5. Recovery plan revisions shall be based on:
i. Assessment of current functioning;

ii. Consideration of the consumer's progress or lack of progress since the last plan development or review; and

iii. The consumer's goals for treatment and/or changes the consumer would like to make in the recovery plan.

6. To assure family participation in developing the comprehensive recovery plan and revisions, the PACT team shall seek the input of family members or close personal friends at the development and revision of the comprehensive recovery plan; however, the PA may not disclose protected health information to family members or close personal friends except, in accordance with the Health Information Portability and Accessibility Act, 45 CFR 160.103 and 30:4-24.3 and as follows:
i. Protected health information may be disclosed to the extent permitted by a valid written authorization;

ii. If the consumer is present at the service planning milestone, or otherwise available prior to, protected health information may be disclosed at that meeting if it is directly relevant to the family member's or close personal friend's involvement with the consumer's care and one of the following conditions is present:
(1) The consumer agrees to disclosure of the information at the time of service planning milestone;

(2) The consumer is provided with an opportunity to object to the disclosure at the service planning milestone and does not express an objection; or

(3) Based on the exercise of professional judgment, the PA reasonably infers from the circumstances at the service planning milestone that the consumer does not object to the disclosure. Absent countervailing circumstances, the consumer's agreement to participate in the service planning milestone with the family member or close personal friend present indicates that the consumer does not object to disclosure of protected health information that is directly relevant to the family member's or close personal friend's involvement with his or her care; or

iii. If the opportunity to agree or object to the use or disclosure cannot practicably be provided because of the individual's incapacity or an emergency circumstance, the PA may, in the exercise of professional judgment, determine whether the disclosure is in the best interests of the individual and, if so, disclose only the protected health information that is directly relevant to the person's involvement with the individual's health care.

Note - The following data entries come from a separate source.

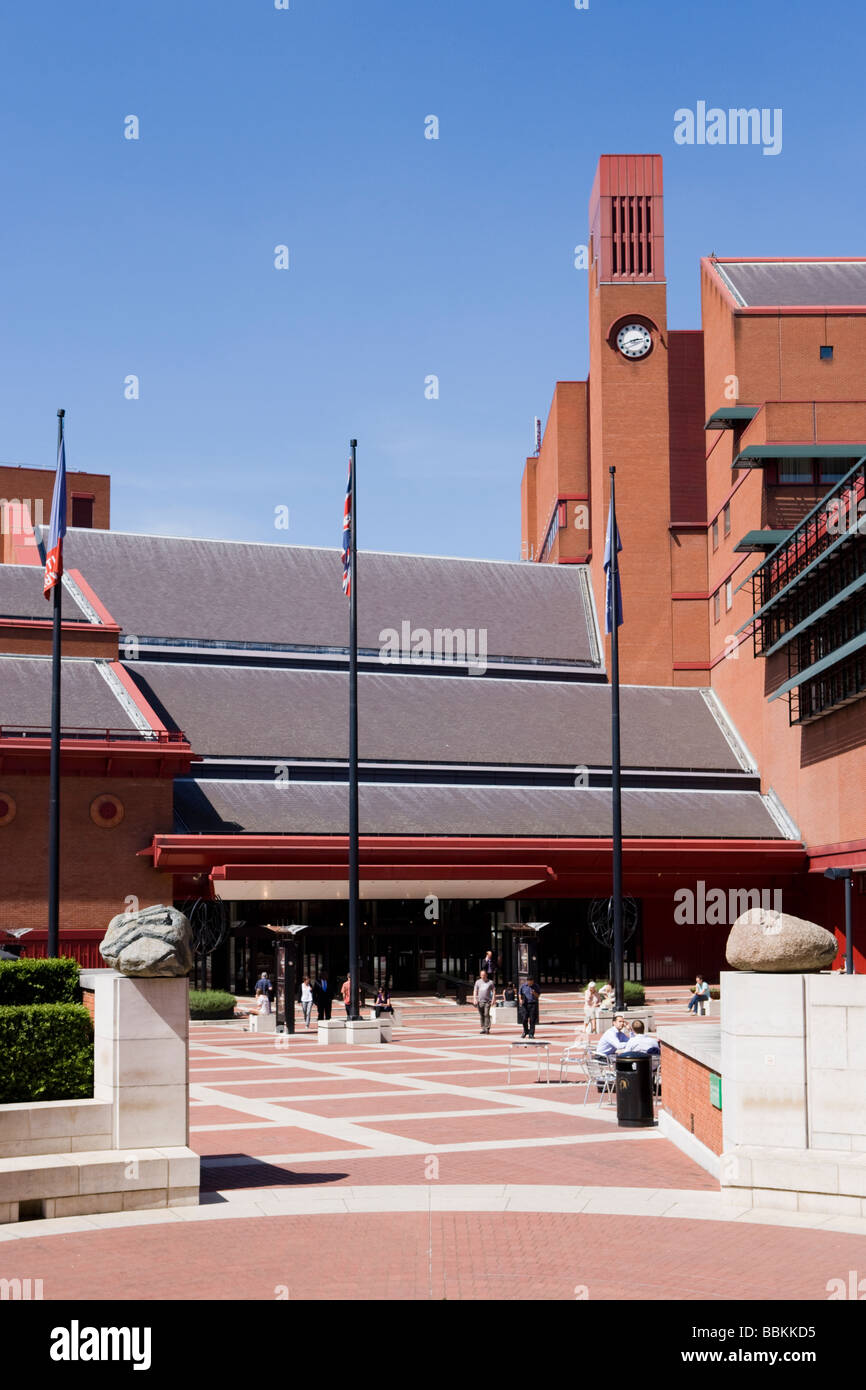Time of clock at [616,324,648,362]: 2:41
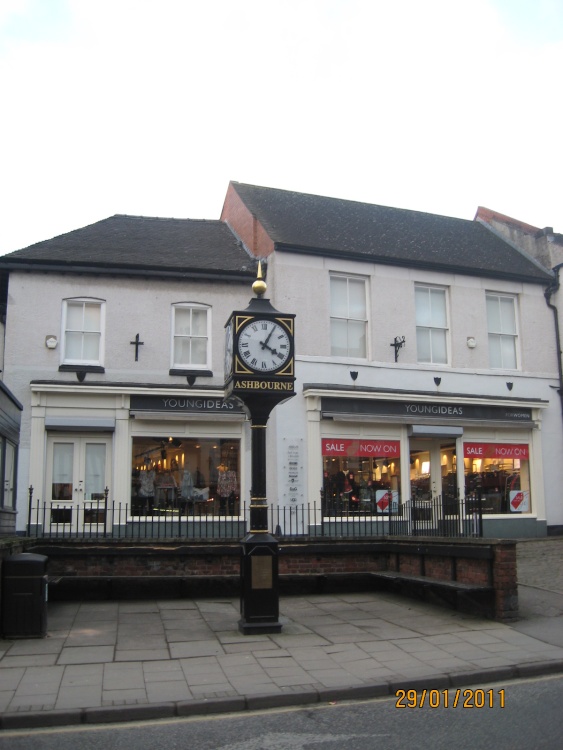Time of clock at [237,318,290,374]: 4:04
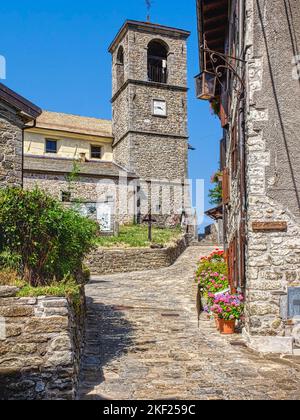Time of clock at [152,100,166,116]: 3:43
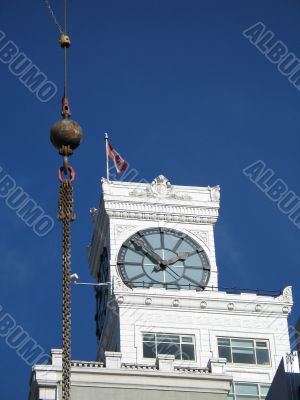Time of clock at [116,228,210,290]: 1:52
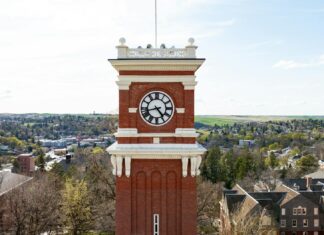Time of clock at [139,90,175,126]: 4:42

(c) Where protected health information is disclosed pursuant to (b)6ii or iii above, the PA shall document the basis for the disclosure. Disclosure in accordance with (b)6ii or iii above shall not authorize or otherwise provide a basis for future disclosures not in compliance with this section.

(d) Information resulting from the ongoing assessment process may be documented in any of the following: daily progress notes, annual discipline-specific assessments, recovery plans, annual psychiatric assessments, or any other component of the clinical file.

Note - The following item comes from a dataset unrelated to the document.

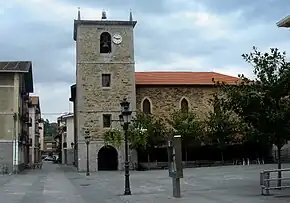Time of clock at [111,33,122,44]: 2:48
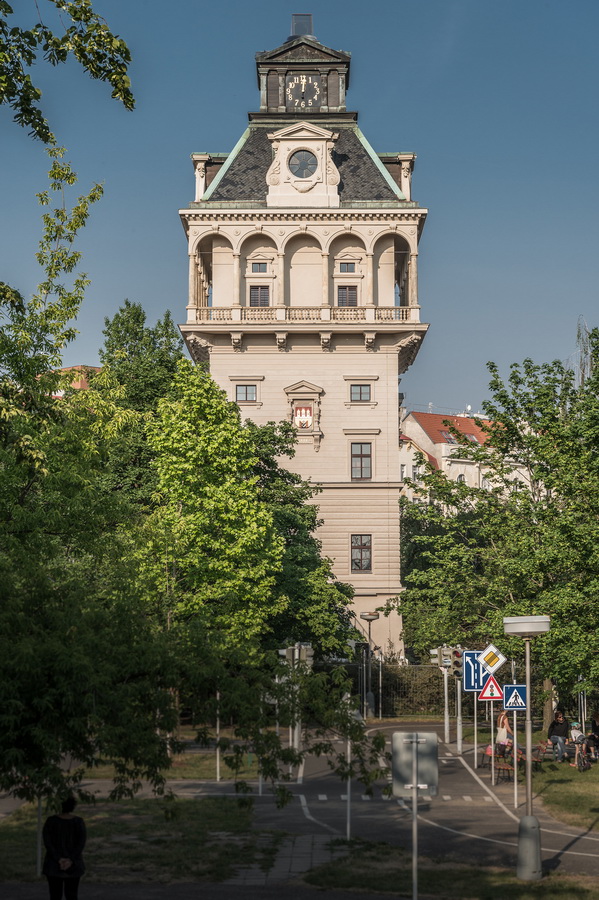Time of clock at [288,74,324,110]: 12:00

(e) Each clinical record shall contain progress notes.

1. Progress notes shall be completed for each individual face-to-face contact and shall be included in the clinical record within 72-hours. Documentation of face-to-face contacts that occur after the team's regular working hours may be recorded the next working day. On weekends and holidays, there should be a documented exchange of information between on-call staff.

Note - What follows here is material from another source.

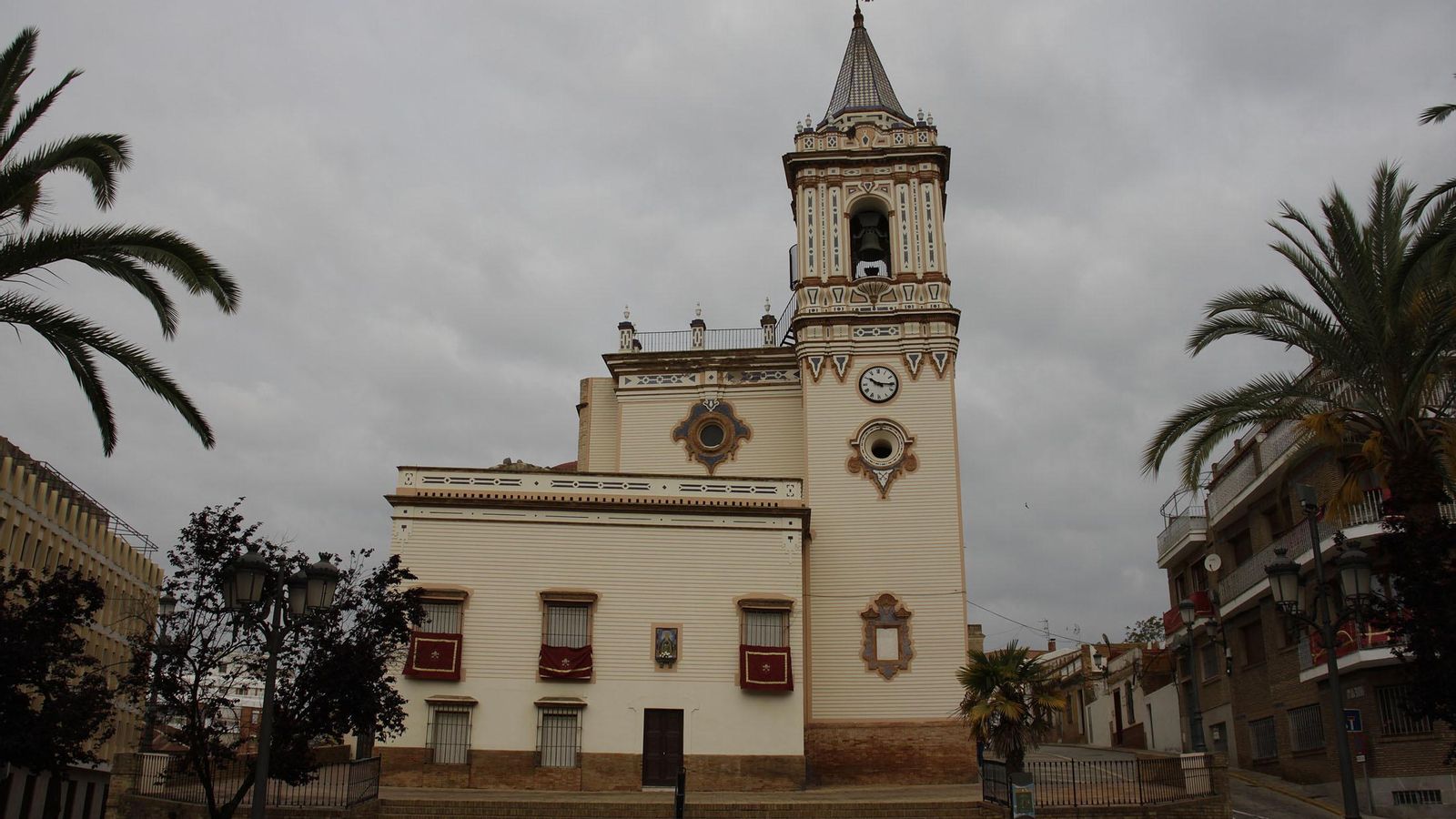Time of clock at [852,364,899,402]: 10:15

2. Progress notes shall, at a minimum, address the following:
i. The date, time, and location where the service was provided, the duration of the contact, and the names of staff who rendered the services;

ii. The type of visit and the services provided;

iii. The consumer's condition at the time of contact including appearance, mood and affect, and mental illness symptoms;

iv. Interventions and their relationship to the treatment plan goals and objectives;

v. A description of the consumer's response to treatment interventions;

vi. In the absence of observed side effects, documentation is not required for the ongoing monitoring of administration of medications and the detection of adverse drug reactions; and

vii. Ongoing communication with other service providers, including health care providers, as appropriate.